- Aufgabe: Schreiben Sie die folgenden Datensätze neu und ersetzen Sie dabei „white quartz countertop“ überall durch „white marble countertop“, während alles Übrige unverändert bleibt. Lassen Sie die Bilder in Ihrer Antwort weg.

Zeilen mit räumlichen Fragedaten
▼

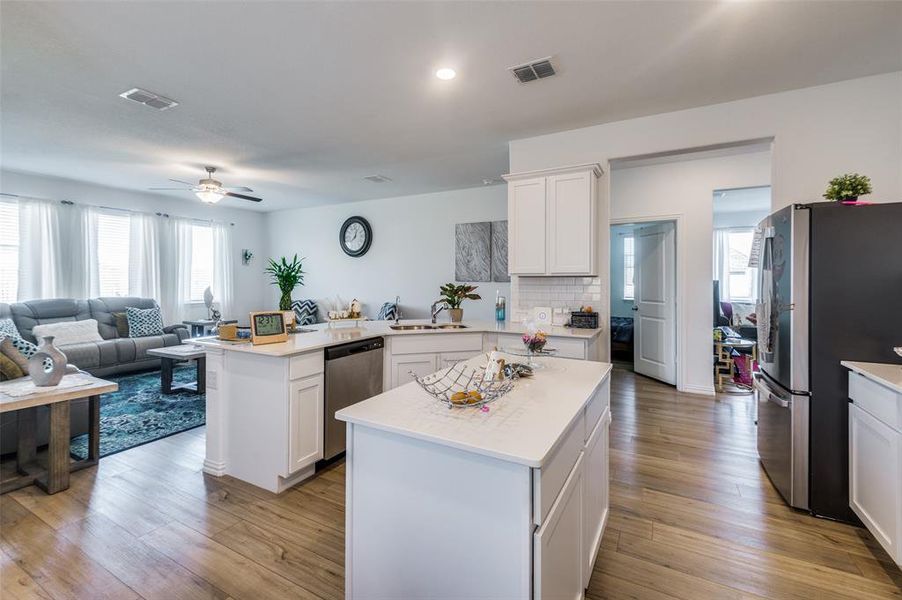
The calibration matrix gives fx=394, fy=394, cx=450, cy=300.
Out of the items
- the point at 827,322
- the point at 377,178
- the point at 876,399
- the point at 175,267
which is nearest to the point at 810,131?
the point at 827,322

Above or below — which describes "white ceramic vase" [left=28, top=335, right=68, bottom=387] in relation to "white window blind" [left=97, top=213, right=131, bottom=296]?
below

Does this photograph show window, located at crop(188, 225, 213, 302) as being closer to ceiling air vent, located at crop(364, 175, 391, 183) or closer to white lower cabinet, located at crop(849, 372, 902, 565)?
ceiling air vent, located at crop(364, 175, 391, 183)

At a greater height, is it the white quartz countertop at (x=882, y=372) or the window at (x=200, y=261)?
the window at (x=200, y=261)

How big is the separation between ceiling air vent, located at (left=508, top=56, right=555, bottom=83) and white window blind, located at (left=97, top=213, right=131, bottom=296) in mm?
6526

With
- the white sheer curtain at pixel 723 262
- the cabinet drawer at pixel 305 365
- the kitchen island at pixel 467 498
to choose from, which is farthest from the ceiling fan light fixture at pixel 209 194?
the white sheer curtain at pixel 723 262

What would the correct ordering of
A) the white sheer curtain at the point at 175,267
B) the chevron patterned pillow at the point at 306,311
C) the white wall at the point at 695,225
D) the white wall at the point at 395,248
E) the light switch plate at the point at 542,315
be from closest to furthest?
the light switch plate at the point at 542,315 → the white wall at the point at 695,225 → the white wall at the point at 395,248 → the white sheer curtain at the point at 175,267 → the chevron patterned pillow at the point at 306,311

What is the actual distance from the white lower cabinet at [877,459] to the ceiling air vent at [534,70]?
7.99ft

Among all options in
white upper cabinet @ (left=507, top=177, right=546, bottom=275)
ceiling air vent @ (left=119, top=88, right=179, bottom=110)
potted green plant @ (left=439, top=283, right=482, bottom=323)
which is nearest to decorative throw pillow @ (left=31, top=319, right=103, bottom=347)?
ceiling air vent @ (left=119, top=88, right=179, bottom=110)

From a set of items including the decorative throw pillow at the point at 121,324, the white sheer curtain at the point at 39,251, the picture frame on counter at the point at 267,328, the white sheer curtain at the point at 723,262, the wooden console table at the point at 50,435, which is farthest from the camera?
the white sheer curtain at the point at 723,262

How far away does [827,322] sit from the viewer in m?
2.14

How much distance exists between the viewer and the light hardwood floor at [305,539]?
1711mm

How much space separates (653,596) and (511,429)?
3.93ft

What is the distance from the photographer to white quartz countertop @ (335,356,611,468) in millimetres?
1054

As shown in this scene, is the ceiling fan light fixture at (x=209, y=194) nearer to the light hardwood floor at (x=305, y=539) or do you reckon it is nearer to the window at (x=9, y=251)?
the window at (x=9, y=251)
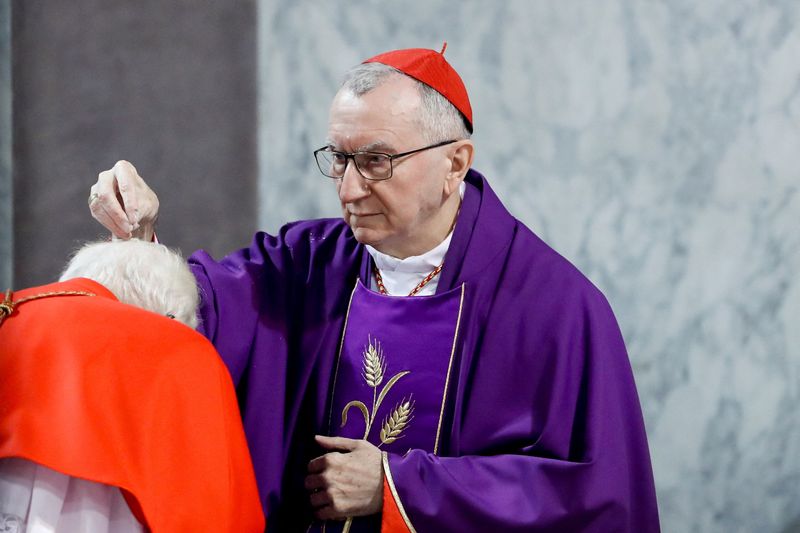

▲

- Lösung:
The calibration matrix gives fx=394, fy=394, cx=450, cy=300.
Out of the items
- the point at 827,322
- the point at 377,178
- the point at 876,399
- the point at 175,267
which is nearest to the point at 810,131?
the point at 827,322

Above or below — which describes "white ceramic vase" [left=28, top=335, right=68, bottom=387] in relation to "white window blind" [left=97, top=213, right=131, bottom=296]?
below

Does this photograph show window, located at crop(188, 225, 213, 302) as being closer to ceiling air vent, located at crop(364, 175, 391, 183) or closer to white lower cabinet, located at crop(849, 372, 902, 565)?
ceiling air vent, located at crop(364, 175, 391, 183)

At a greater height, is it the white marble countertop at (x=882, y=372) or the window at (x=200, y=261)?
the window at (x=200, y=261)

How big is the separation between ceiling air vent, located at (left=508, top=56, right=555, bottom=83) and white window blind, located at (left=97, top=213, right=131, bottom=296) in mm?
6526

With
- the white sheer curtain at pixel 723 262
- the cabinet drawer at pixel 305 365
- the kitchen island at pixel 467 498
to choose from, which is farthest from the ceiling fan light fixture at pixel 209 194?
the white sheer curtain at pixel 723 262

What would the correct ordering of
A) the white sheer curtain at the point at 175,267
B) the chevron patterned pillow at the point at 306,311
C) the white wall at the point at 695,225
D) the white wall at the point at 395,248
E) the light switch plate at the point at 542,315
be from closest to furthest?
the light switch plate at the point at 542,315 → the white wall at the point at 695,225 → the white wall at the point at 395,248 → the white sheer curtain at the point at 175,267 → the chevron patterned pillow at the point at 306,311

What is the actual distance from the white lower cabinet at [877,459] to the ceiling air vent at [534,70]?
7.99ft

Among all options in
white upper cabinet @ (left=507, top=177, right=546, bottom=275)
ceiling air vent @ (left=119, top=88, right=179, bottom=110)
potted green plant @ (left=439, top=283, right=482, bottom=323)
which is nearest to decorative throw pillow @ (left=31, top=319, right=103, bottom=347)?
ceiling air vent @ (left=119, top=88, right=179, bottom=110)

From a set of items including the decorative throw pillow at the point at 121,324, the white sheer curtain at the point at 39,251, the picture frame on counter at the point at 267,328, the white sheer curtain at the point at 723,262, the wooden console table at the point at 50,435, which is farthest from the camera?
the white sheer curtain at the point at 723,262

How far away does [827,322] sit from the viewer in m?
2.14

How much distance exists between the viewer and the light hardwood floor at [305,539]?
1711mm

How much space separates (653,596) and (511,429)?
3.93ft

What is the distance from the photographer to white marble countertop @ (335,356,611,468) in millimetres?
1054

As shown in this scene, is the ceiling fan light fixture at (x=209, y=194) nearer to the light hardwood floor at (x=305, y=539) or do you reckon it is nearer to the window at (x=9, y=251)?
the window at (x=9, y=251)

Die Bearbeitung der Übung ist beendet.